I admit my electronics and coding has been a series of 'learning by mistakes' and then trying not to repeat them, this forum seems to strike a healthy balance between 'lecturing' and ' informing' . If I hit a buffer with some circuit / function I will spend hours / days/ months attempting a fix , searching ETO posts has occasionally pointed me in the right way , thanks ...
 
Hi Keep,

What you are suffering from is an unfortunate situation, nothing to do with information. In general, there are so many distractions that life in modern society can get difficult.

You log on to pay your utility bill and get hit by a video about how wonderful the utility company is and how it is saving the planet and somewhere at the edge of all the BS is alittle button you can press to log in to your account. Then you are presented with a plethora of more BS and various other options- join out sunshine tariff and save thousands in the summer. This week get 20% off all new boilers, subscribe to our news letter for great offers and information about how you can save power [but please don't as our business is selling power].

Then the phone rings and someone tells you to make a claim for the recent motoring accident that you were involved in [you weren't].

Then windows decides it wants to update and you can't stop it.

Then the utility site pops up and says that you can't go any further without an update to flash player.

Then another window pops up saying that your opinion is valued and would you fill in a survey to see how we are doing.

Then there is a knock at the door and it is: Mormons, double glazing sales man, charity collector...

Then when you get back to your computer you find that your account has timed out and you have to start over again.

As mentioned before, I recently bought a Bosch angle grinder which has a mandatory one year guarantee but, if you register your grinder with Bosch, the guarantee is extended to three years. So I opened the first Bosh site to show in Chrome only to find that out of the thousands of Bosh sites, this was the wrong one. I had no idea which site to register on, so I had a web conversation with Eugene who was very helpful and gave me the appropriate link. This is no exaggeration, at the bottom of the conversation it said, 'for future reference use this conversation number: 786905430uy65J5po9hgt86654902-2'

When I clicked on the link I got the usual BS but at the bottom it said what sort of tool do you have, battery operated power tools, non battery operated power tools, LiIon power tools. Bosch versa program power tools, and so on.

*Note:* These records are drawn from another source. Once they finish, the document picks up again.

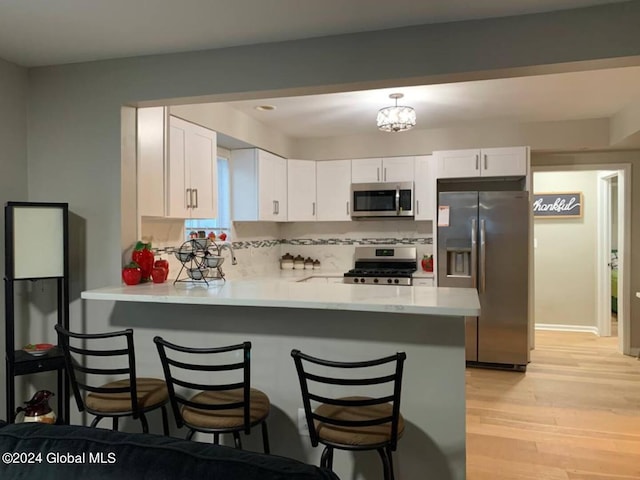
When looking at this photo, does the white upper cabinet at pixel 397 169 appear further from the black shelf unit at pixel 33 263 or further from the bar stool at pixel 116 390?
the bar stool at pixel 116 390

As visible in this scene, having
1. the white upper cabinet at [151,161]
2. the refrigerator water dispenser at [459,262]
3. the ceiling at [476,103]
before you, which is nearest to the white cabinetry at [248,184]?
the ceiling at [476,103]

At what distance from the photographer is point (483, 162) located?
4723 mm

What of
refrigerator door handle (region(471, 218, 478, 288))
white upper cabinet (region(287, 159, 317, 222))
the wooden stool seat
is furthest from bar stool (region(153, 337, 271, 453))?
white upper cabinet (region(287, 159, 317, 222))

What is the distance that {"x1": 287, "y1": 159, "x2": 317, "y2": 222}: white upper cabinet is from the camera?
519 centimetres

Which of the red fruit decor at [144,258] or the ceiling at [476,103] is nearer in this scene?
the red fruit decor at [144,258]

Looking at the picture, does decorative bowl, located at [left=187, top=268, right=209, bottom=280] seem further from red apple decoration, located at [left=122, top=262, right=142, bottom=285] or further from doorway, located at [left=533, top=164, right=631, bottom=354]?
doorway, located at [left=533, top=164, right=631, bottom=354]

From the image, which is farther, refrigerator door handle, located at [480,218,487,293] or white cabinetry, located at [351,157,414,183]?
white cabinetry, located at [351,157,414,183]

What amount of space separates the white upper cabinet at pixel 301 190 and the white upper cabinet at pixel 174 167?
1.65 meters

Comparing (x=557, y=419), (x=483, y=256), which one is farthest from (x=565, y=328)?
(x=557, y=419)

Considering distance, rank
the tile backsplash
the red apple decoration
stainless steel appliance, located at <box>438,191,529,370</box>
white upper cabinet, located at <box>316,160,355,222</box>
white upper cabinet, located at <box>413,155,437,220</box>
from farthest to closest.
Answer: white upper cabinet, located at <box>316,160,355,222</box> → white upper cabinet, located at <box>413,155,437,220</box> → the tile backsplash → stainless steel appliance, located at <box>438,191,529,370</box> → the red apple decoration

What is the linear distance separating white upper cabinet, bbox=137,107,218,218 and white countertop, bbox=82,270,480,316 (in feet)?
1.94

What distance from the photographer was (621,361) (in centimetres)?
483

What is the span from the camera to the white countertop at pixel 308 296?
2000 millimetres

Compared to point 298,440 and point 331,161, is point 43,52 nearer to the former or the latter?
point 298,440
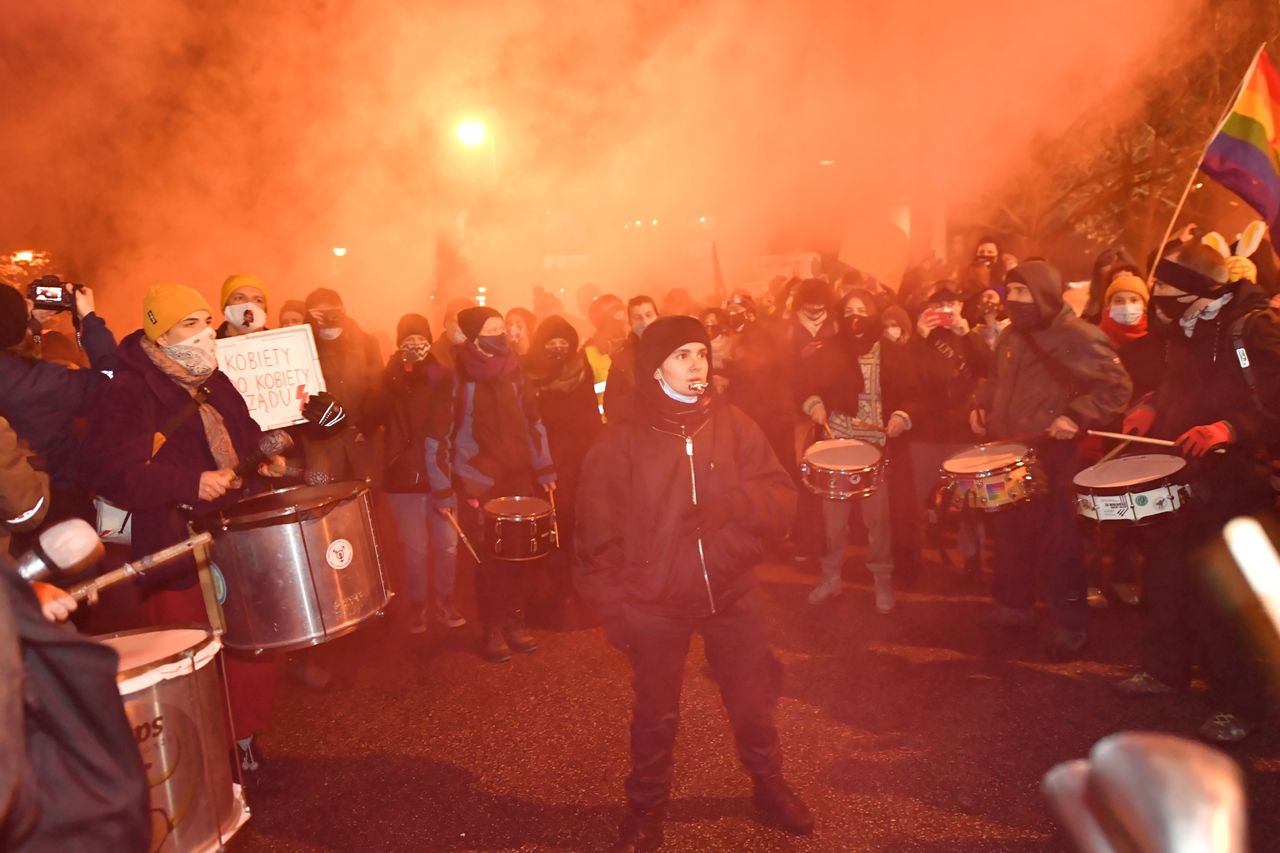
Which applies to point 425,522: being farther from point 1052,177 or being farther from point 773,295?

Anyway, after ten minutes of clicking I finally got to mains powered angle grinders.

Then I was asked which country I was in, so I clicked on UK.

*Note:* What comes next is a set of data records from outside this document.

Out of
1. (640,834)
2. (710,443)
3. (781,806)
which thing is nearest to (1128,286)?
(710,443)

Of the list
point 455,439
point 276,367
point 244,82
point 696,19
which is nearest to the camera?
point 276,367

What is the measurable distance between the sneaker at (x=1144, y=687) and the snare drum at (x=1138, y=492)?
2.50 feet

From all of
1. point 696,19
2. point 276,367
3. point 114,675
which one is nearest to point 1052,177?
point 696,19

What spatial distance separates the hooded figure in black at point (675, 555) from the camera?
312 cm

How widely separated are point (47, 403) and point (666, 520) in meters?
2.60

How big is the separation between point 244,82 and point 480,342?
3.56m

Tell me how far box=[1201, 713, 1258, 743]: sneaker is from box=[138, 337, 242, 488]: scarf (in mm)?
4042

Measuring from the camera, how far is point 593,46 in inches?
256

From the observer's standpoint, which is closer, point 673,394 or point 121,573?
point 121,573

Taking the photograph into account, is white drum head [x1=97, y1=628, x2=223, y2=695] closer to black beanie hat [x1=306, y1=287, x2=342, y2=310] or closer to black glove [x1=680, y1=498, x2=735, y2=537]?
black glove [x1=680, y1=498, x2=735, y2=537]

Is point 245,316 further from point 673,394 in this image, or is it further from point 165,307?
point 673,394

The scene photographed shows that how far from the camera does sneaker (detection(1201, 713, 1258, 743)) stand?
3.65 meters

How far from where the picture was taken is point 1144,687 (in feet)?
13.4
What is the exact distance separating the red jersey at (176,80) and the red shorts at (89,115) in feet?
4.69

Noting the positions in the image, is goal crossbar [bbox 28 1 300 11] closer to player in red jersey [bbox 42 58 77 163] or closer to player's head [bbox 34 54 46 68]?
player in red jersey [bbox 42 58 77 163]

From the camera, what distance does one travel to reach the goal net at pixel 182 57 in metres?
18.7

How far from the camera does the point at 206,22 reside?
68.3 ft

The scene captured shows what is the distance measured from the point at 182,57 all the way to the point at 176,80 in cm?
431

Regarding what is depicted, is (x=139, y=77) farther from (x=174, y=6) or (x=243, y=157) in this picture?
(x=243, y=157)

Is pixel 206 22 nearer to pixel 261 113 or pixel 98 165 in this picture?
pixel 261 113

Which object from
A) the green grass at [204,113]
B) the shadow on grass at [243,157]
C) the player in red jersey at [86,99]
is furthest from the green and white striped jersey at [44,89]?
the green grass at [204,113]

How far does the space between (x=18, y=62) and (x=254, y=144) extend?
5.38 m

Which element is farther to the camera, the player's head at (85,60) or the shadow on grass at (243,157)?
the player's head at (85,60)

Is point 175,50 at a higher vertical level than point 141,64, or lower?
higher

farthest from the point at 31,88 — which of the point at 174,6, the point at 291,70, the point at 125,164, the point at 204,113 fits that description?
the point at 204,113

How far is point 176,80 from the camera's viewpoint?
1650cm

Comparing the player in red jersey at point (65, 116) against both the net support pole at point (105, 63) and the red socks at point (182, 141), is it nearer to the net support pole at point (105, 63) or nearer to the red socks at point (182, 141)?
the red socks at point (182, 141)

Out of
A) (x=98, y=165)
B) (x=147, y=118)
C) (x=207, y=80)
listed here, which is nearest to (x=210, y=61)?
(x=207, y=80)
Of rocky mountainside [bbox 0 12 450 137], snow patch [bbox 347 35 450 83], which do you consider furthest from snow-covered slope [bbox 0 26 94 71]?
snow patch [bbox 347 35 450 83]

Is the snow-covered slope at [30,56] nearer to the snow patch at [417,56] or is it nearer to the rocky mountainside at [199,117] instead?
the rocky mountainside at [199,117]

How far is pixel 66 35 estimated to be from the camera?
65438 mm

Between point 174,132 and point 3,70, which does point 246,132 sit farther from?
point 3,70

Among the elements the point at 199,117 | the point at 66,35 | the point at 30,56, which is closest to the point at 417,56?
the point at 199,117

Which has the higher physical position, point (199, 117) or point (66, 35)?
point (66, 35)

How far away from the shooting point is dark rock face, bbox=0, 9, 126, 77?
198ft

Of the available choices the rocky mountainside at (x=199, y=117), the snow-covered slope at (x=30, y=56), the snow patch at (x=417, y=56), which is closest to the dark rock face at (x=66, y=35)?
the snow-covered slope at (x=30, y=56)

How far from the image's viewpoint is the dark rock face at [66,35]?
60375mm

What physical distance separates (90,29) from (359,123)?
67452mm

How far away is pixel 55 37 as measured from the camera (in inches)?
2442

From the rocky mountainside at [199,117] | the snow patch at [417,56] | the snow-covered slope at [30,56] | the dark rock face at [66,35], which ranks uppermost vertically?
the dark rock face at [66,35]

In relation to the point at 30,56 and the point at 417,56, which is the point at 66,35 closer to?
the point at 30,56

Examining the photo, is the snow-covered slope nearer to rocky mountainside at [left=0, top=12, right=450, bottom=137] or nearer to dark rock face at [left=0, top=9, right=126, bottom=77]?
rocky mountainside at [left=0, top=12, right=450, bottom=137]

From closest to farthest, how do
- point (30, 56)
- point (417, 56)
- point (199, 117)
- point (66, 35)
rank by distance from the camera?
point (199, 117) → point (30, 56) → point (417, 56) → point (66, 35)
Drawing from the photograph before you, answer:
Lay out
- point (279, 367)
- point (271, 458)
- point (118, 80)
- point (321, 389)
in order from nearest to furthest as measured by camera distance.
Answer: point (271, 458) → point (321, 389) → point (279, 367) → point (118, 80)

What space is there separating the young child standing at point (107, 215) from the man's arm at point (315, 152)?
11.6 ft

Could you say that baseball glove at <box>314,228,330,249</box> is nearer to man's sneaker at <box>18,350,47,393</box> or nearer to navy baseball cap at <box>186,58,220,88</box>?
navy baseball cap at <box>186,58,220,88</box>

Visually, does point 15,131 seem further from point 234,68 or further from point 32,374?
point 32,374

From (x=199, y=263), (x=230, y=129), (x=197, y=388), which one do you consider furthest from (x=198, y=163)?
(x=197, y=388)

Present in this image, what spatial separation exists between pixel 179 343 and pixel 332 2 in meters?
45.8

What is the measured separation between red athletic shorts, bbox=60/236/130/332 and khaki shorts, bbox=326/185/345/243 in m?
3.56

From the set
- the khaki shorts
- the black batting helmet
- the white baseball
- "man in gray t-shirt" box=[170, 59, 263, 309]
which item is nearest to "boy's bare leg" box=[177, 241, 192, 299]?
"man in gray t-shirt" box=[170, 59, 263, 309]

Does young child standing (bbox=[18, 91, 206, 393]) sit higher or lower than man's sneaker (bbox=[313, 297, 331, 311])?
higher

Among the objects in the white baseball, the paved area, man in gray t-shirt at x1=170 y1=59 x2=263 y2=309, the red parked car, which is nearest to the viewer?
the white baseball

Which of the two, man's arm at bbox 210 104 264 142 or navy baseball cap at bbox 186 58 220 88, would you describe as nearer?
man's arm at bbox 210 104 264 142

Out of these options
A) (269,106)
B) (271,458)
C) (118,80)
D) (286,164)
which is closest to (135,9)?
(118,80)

Then I was taken to the German site to start the whole rigmarole again.

After another 20 minutes I finally got to the warranty form which had five questions to answer, including serial number, model designation, model identity code.

I had the angle grinder on the table and it was simply splattered with numbers with no clue as to what number related to what. But would you believe it, there was a helper button at the end of each entry line that you could click and a window popped up showing exactly which number on the grinder they want. So I clicked on the first helper button. Great an explicit illustration showed the exact location on the grinder of the number they wanted, so I filled in the first number no bother.

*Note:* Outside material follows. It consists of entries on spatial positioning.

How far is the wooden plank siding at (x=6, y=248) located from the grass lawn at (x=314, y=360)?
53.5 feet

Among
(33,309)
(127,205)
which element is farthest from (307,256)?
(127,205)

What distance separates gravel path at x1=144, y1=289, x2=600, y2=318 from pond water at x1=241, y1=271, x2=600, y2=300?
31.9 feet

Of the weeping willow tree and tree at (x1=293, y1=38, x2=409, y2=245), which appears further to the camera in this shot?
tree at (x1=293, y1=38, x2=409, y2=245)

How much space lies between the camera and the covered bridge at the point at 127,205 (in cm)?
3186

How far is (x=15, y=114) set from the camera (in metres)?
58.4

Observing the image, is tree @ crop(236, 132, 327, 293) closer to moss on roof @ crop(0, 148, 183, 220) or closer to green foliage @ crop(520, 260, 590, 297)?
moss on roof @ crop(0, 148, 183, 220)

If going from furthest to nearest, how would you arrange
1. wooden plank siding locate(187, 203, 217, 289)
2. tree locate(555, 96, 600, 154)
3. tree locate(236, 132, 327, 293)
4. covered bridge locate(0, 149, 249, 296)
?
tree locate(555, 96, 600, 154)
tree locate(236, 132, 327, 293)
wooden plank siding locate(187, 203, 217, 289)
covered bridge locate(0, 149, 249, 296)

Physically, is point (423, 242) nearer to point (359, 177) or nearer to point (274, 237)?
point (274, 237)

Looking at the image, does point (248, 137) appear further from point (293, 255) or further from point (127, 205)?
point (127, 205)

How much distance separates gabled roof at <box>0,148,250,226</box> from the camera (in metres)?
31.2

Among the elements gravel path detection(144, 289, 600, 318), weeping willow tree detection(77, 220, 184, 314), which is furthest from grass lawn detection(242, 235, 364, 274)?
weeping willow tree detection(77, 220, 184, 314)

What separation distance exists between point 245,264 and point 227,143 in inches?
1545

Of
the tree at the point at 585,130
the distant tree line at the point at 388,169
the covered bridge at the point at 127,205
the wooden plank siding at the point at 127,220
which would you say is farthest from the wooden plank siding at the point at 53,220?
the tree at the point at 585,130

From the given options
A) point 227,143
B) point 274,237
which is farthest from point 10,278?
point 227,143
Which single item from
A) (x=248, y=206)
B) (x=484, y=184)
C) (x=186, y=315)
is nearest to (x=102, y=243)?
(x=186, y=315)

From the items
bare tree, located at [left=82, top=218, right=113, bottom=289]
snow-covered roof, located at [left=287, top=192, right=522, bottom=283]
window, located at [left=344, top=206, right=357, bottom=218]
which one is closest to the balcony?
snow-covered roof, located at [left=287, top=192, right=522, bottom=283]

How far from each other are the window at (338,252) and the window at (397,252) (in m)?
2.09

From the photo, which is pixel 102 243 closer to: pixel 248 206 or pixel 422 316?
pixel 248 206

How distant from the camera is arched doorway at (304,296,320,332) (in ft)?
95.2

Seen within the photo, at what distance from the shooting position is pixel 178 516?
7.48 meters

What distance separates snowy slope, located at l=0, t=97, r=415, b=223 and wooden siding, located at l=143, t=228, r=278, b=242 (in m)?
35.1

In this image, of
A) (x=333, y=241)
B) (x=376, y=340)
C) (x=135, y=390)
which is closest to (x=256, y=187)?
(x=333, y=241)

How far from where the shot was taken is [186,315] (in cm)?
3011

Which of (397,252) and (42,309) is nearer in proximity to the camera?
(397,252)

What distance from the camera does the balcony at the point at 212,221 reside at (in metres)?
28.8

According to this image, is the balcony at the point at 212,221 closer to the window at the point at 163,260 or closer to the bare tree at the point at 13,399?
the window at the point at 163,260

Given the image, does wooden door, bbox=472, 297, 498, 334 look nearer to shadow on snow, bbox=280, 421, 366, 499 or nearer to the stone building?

But, then the rub was that the helper window obscured the other helper buttons for the following entries and there was nothing I could do the close the first line helper window.

To cut a long story short I had to write down on a piece of paper the first line of information. Then bomb out of the form and start again and get the helper window for line two and so on until all five lines of information were written out.

Then the registration timed out so I had to go back to entering country, type of tool and the whole run around. But, finally, I got to the registration form again. I just copied the numbers from the piece of paper, pressed the go button and a very nice warranty certificate PDF popped up with my name, address, grinder model number date of purchase and so on.

Bosh recommended that I should print a copy of the warranty, so I saved the file on the NAS and hit the print button.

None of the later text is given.